Using the records below, report how many lines hold "Canvas", with no extra text.

----------------------------------------

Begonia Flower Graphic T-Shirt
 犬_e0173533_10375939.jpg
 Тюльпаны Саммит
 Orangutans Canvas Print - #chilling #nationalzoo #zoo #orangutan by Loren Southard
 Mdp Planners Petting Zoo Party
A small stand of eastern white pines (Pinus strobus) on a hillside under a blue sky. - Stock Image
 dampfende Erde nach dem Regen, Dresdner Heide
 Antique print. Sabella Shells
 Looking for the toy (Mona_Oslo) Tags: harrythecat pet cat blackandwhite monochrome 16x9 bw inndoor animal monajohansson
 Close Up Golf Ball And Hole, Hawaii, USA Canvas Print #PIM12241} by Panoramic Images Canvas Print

----------------------------------------

● **Answer space**
2